People have said that you can never go home again. As if once you leave the place that raised you, it turns its back on all of your future endeavors. Now that I’ve had my fair share of going home again, I’ve realized that the door never closes. It might look a little bit smaller than when you first left, but the locks never change.
Somewhere along the line, it became so important to get away from where we grew up. No matter if it was a small town or big city; eventually, the confines of “home” became suffocating instead of comforting. We breathed a sigh of relief with diplomas clenched between our fingers and spent an entire summer saying goodbye.
I kept thinking that it wasn’t the ability to go home again that was taken away from you once you left, but the ability to be the person you were before you left.

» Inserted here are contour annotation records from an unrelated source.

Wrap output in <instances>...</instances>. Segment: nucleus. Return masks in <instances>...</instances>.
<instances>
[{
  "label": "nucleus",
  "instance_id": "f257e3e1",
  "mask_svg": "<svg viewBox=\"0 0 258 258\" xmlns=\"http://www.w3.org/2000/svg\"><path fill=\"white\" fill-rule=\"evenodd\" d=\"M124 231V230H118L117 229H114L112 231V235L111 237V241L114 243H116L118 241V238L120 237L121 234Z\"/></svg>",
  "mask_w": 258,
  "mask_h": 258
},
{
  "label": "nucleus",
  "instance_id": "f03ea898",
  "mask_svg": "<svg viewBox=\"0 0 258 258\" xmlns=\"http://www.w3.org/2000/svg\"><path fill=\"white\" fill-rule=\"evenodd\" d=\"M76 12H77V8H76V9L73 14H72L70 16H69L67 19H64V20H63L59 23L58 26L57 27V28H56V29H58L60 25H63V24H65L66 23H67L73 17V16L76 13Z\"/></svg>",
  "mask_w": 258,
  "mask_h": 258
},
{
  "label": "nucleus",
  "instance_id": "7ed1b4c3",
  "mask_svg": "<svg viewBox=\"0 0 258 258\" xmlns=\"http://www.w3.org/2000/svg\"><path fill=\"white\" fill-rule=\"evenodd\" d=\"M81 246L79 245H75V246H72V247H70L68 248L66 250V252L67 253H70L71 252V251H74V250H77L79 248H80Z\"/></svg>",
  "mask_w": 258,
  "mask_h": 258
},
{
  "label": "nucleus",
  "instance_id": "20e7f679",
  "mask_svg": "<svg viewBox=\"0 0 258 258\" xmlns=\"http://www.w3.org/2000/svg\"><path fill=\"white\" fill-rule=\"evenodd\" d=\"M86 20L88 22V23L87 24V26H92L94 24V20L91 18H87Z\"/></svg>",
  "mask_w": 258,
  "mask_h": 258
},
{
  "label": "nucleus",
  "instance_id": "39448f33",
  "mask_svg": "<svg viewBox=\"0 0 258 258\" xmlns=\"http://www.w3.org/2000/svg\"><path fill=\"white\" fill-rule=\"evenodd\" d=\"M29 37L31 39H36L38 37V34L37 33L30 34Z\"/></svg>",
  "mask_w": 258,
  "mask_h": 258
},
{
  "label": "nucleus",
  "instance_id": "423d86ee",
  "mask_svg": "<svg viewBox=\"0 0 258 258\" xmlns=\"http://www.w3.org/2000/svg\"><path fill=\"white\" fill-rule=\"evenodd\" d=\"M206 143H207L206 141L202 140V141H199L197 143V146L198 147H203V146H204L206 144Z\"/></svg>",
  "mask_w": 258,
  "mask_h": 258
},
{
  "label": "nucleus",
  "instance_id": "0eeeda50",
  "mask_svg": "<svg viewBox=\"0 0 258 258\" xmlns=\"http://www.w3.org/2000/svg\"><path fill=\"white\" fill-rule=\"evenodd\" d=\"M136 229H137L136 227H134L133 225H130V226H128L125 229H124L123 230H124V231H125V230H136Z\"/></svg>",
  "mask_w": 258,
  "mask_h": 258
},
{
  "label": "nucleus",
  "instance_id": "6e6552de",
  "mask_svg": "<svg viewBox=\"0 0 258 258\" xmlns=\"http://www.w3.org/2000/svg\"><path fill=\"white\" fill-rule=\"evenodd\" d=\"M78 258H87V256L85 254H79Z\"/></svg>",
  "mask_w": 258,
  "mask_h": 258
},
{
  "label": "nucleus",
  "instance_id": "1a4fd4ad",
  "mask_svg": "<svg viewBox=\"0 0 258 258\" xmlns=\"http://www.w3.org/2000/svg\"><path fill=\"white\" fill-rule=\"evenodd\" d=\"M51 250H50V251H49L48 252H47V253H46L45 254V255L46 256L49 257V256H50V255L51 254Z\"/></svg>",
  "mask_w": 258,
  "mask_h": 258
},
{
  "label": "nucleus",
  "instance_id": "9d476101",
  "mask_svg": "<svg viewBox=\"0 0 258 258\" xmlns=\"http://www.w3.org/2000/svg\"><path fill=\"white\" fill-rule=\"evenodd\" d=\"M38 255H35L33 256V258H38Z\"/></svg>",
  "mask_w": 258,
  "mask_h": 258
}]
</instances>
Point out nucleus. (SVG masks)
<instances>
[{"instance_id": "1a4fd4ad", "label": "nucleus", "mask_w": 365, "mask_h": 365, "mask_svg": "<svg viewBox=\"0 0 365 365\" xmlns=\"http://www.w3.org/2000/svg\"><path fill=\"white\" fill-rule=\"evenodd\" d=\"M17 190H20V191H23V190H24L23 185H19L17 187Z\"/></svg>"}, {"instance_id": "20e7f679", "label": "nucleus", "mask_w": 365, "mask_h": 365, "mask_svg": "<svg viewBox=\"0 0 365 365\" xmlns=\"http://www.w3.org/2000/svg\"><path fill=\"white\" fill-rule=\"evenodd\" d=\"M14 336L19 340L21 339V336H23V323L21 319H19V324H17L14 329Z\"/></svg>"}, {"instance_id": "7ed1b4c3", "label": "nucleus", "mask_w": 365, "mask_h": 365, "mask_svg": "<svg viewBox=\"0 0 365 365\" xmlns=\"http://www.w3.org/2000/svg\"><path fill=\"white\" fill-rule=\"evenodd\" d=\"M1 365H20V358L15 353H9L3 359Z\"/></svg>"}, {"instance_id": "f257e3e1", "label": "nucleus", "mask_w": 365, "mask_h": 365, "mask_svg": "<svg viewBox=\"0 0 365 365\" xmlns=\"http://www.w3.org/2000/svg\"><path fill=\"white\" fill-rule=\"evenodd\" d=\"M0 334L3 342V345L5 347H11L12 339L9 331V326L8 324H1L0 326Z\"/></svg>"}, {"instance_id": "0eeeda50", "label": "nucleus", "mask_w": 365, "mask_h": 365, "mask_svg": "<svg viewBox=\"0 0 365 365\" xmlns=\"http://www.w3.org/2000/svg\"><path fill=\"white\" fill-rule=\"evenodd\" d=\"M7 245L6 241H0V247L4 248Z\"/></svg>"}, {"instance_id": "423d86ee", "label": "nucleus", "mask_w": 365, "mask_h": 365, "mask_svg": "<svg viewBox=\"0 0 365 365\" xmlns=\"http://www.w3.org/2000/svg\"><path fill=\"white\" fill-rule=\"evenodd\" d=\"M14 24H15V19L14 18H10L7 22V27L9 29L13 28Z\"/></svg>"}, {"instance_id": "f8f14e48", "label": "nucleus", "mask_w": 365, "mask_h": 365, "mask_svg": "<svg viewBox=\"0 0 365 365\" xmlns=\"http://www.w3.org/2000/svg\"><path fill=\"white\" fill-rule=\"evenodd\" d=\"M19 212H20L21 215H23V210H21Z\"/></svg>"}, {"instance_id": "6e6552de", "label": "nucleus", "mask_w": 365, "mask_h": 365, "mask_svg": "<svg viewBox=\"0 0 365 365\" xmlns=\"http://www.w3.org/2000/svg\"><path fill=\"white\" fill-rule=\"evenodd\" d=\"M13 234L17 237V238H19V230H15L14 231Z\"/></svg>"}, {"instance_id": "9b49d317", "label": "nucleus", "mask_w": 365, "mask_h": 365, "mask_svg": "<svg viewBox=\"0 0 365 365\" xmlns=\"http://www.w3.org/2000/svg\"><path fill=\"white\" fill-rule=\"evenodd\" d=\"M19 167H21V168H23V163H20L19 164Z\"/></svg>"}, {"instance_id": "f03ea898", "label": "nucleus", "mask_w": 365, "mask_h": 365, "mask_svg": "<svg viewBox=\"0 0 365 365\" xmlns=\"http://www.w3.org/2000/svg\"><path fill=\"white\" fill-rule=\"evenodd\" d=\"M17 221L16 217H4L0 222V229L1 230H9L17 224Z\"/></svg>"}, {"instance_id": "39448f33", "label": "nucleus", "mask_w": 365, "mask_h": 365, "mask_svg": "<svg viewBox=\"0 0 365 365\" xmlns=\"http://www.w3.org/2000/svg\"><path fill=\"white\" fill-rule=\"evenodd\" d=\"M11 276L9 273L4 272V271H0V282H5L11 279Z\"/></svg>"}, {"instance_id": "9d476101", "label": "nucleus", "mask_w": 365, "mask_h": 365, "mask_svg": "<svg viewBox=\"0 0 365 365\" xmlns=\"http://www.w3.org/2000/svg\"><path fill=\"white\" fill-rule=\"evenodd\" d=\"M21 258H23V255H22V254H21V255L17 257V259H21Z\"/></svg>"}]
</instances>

Was there really any difference? I left home with the supposed realization that when I returned, it wouldn’t be the same. Imagine my surprise when, for the most part, it was.
You can go home again because home is the only place that unconditionally accepts you—regardless of how many times you pushed against it. There is nothing that makes more sense than a lazy morning spent on the same couch you’ve sat on since you were seven, or a cup of coffee in your favorite mug that has a chip on the left side. Home is history, your history; it speaks of the stories you tell when you find yourself in some place new. It has seen you all skinned up knees and runny noses and it welcomes you back half an inch taller with shorter hair without asking questions.
It’s the only place you can go where you know without a doubt the water pressure in the shower or how long to leave your bread in the toaster without burning it. It is the only place you can eat burnt toast and feel okay about it. The only place you’d ever feel safe driving home with one headlight burnt out.
I wish there was a word for the feeling of being almost home, a word for the comforting lull of a highway when your exit sign is just coming into view. But I know you all know the exact feeling I'm talking about.